→ Assignment
Copy exactly the lines from the line holding "United States, site archbold_FL-17." through the end of the material, and no others; pictures stay out.

→ Source records
####

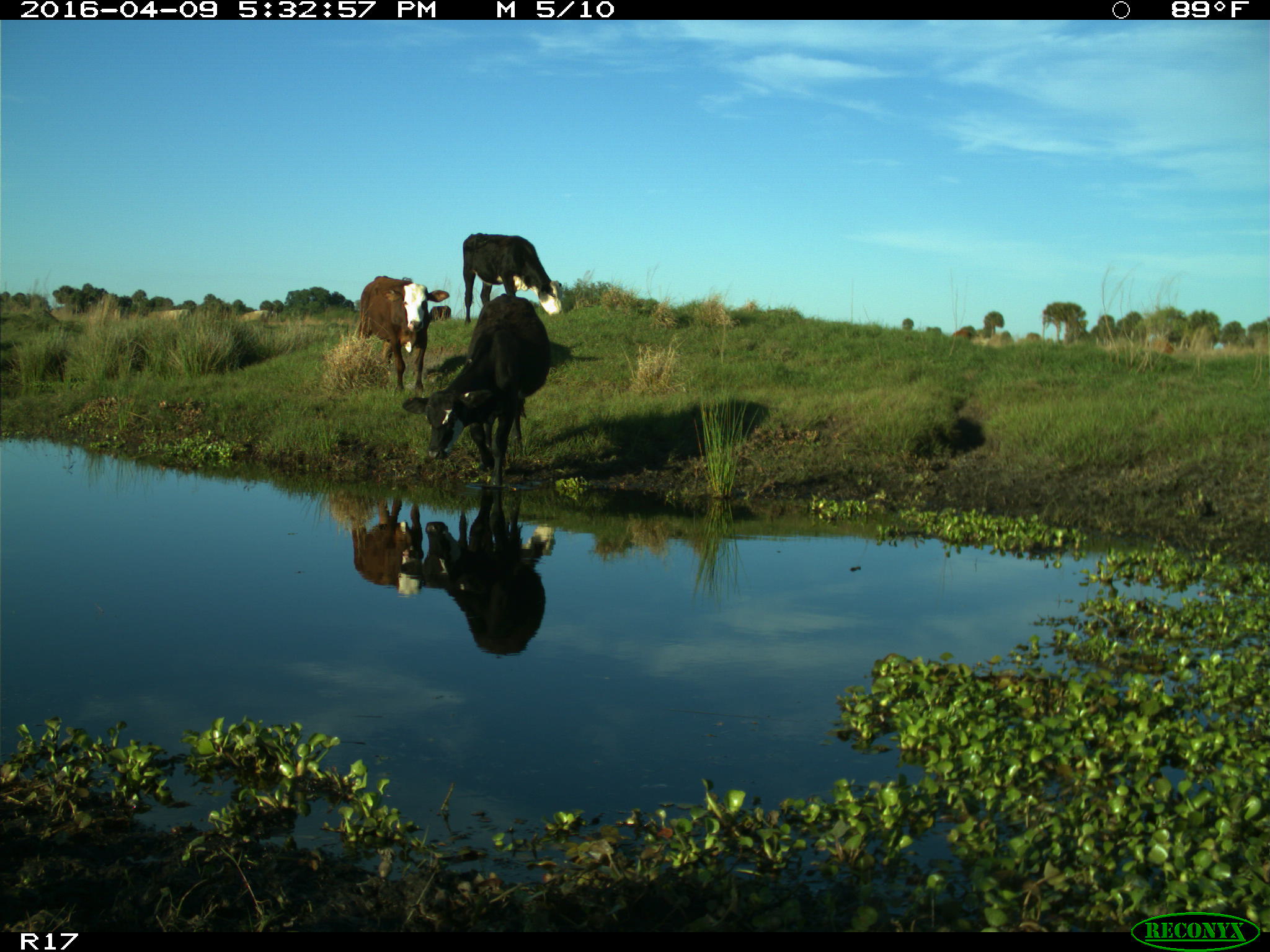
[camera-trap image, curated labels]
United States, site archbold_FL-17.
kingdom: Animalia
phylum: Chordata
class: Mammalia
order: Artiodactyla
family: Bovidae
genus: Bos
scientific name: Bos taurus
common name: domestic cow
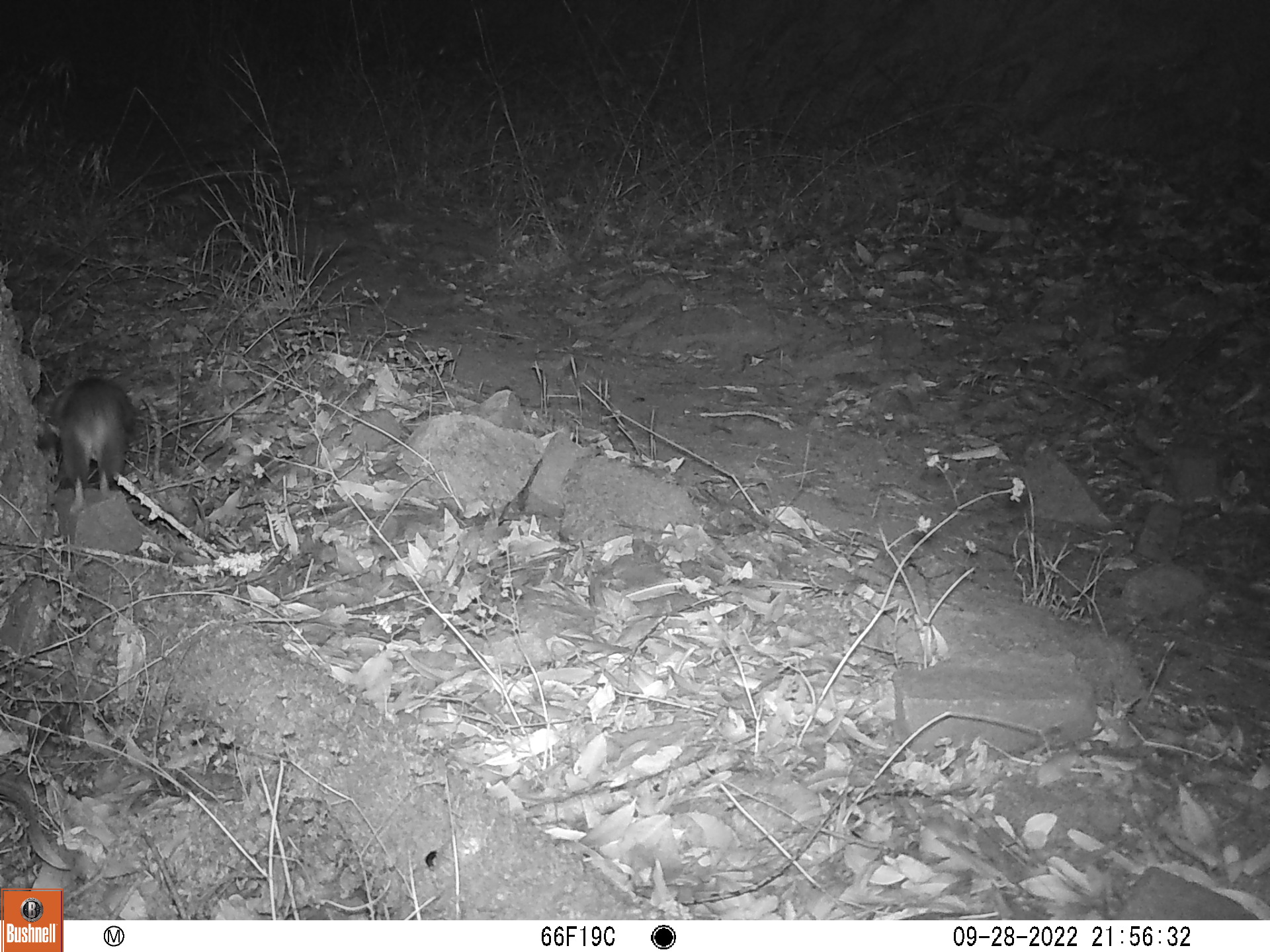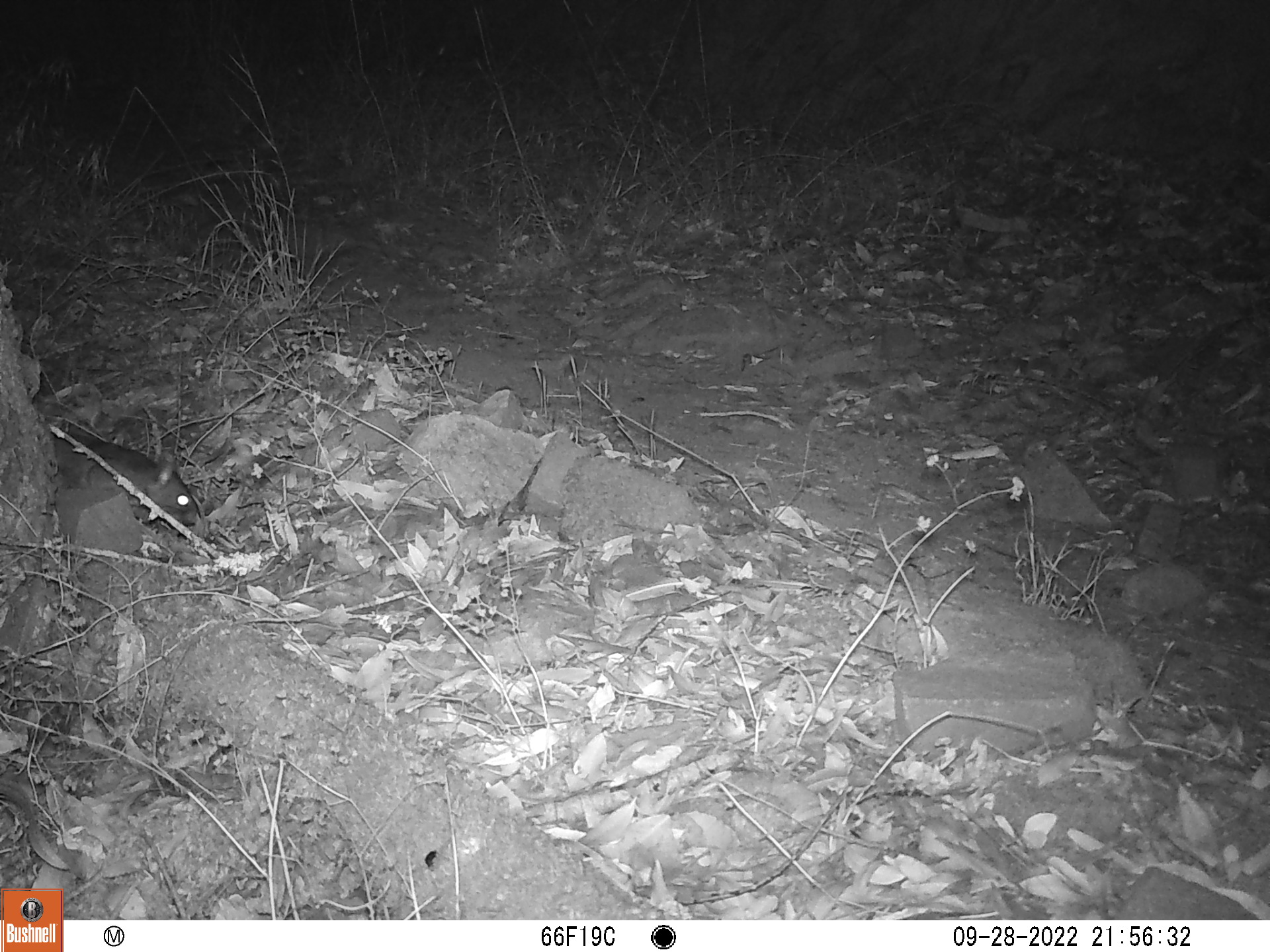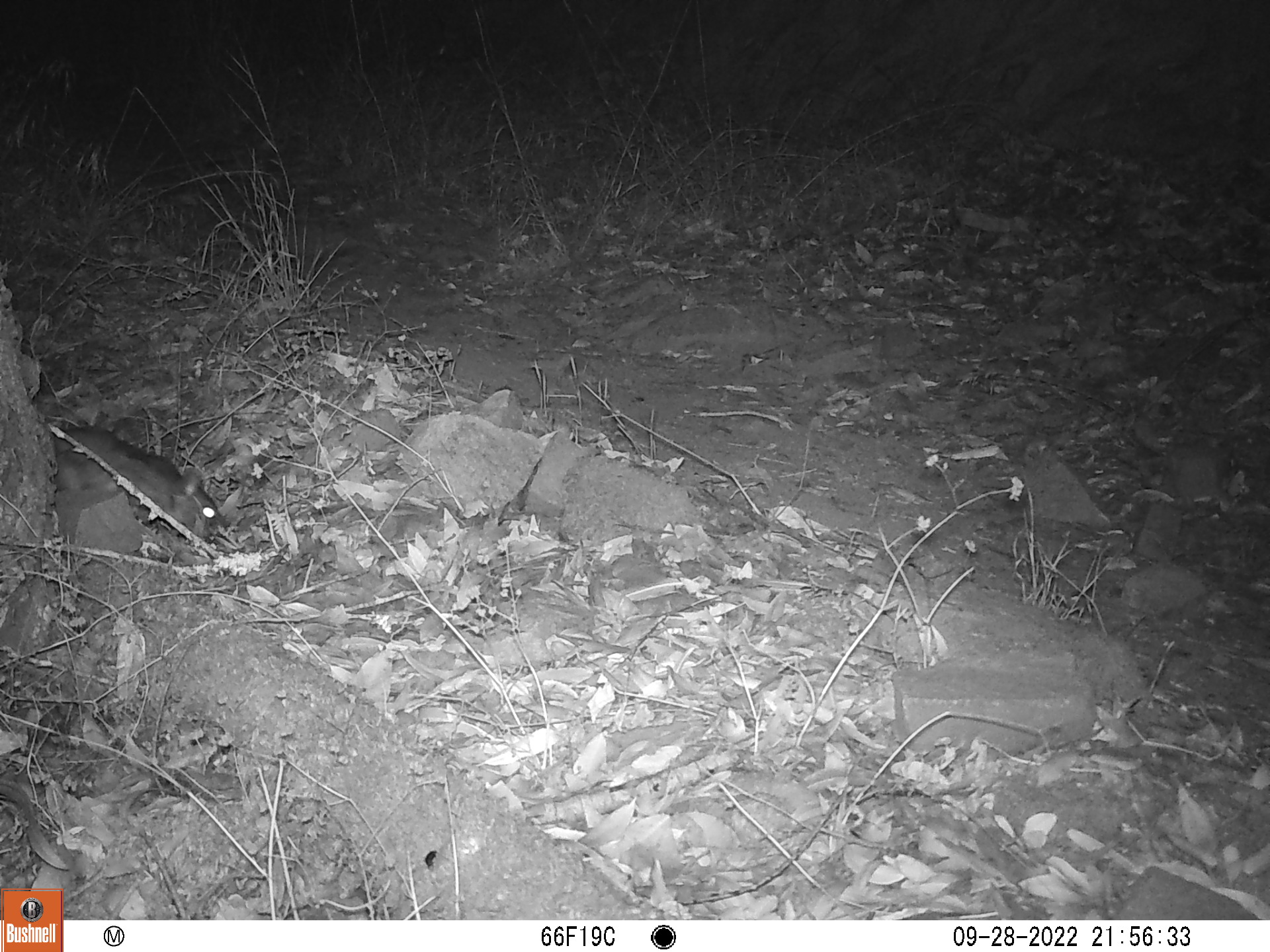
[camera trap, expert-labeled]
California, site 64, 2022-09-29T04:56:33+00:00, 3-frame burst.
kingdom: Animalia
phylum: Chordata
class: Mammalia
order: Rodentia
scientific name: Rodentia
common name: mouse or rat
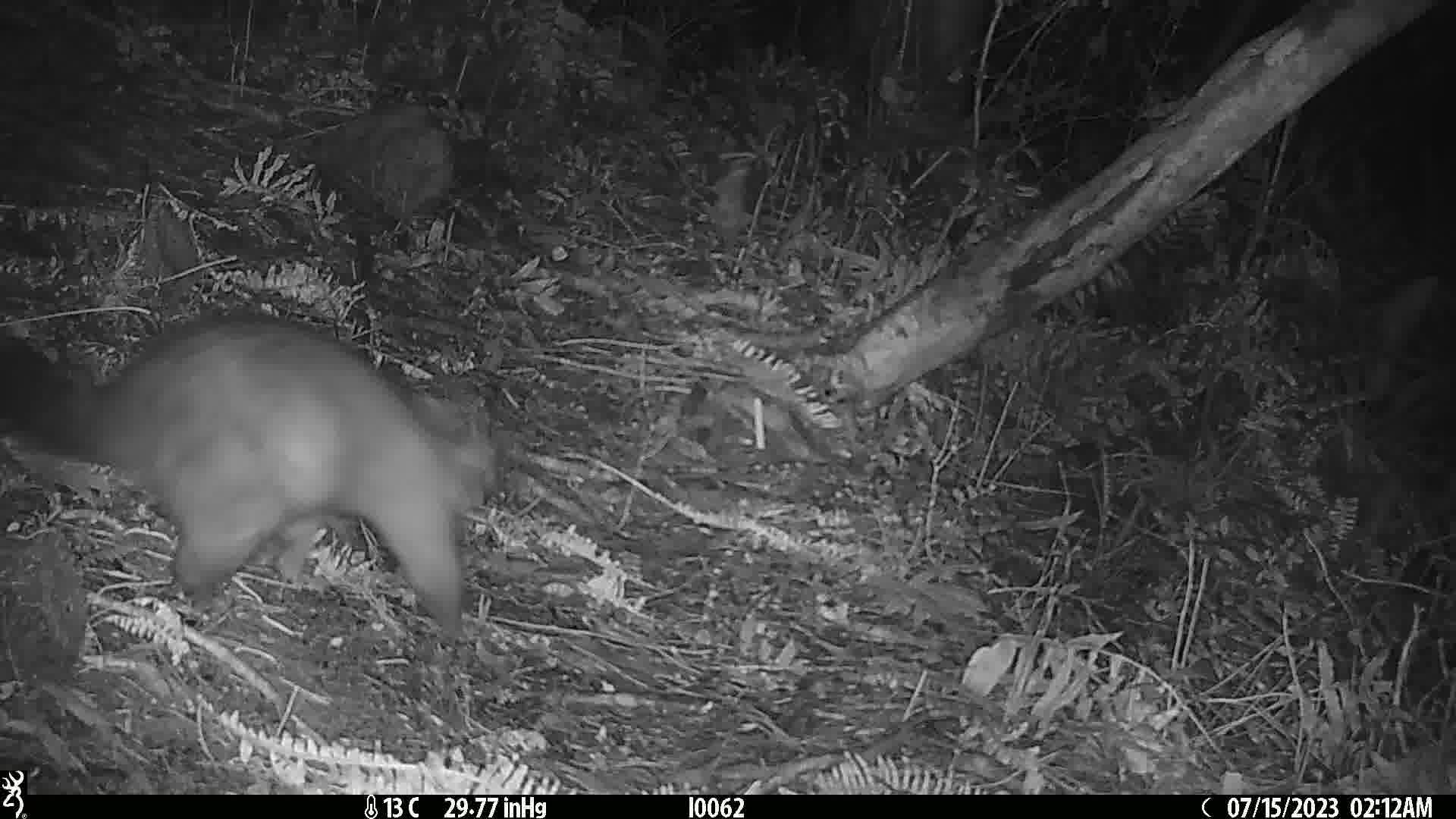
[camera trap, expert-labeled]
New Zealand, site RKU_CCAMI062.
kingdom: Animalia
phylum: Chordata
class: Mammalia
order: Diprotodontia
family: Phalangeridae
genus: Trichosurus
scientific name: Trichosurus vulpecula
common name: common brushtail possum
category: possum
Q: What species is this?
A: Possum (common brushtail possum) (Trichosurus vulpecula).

####

→ Written answer
United States, site archbold_FL-17.
kingdom: Animalia
phylum: Chordata
class: Mammalia
order: Artiodactyla
family: Bovidae
genus: Bos
scientific name: Bos taurus
common name: domestic cow
[camera trap, expert-labeled]
California, site 64, 2022-09-29T04:56:33+00:00, 3-frame burst.
kingdom: Animalia
phylum: Chordata
class: Mammalia
order: Rodentia
scientific name: Rodentia
common name: mouse or rat
[camera trap, expert-labeled]
New Zealand, site RKU_CCAMI062.
kingdom: Animalia
phylum: Chordata
class: Mammalia
order: Diprotodontia
family: Phalangeridae
genus: Trichosurus
scientific name: Trichosurus vulpecula
common name: common brushtail possum
category: possum
Q: What species is this?
A: Possum (common brushtail possum) (Trichosurus vulpecula).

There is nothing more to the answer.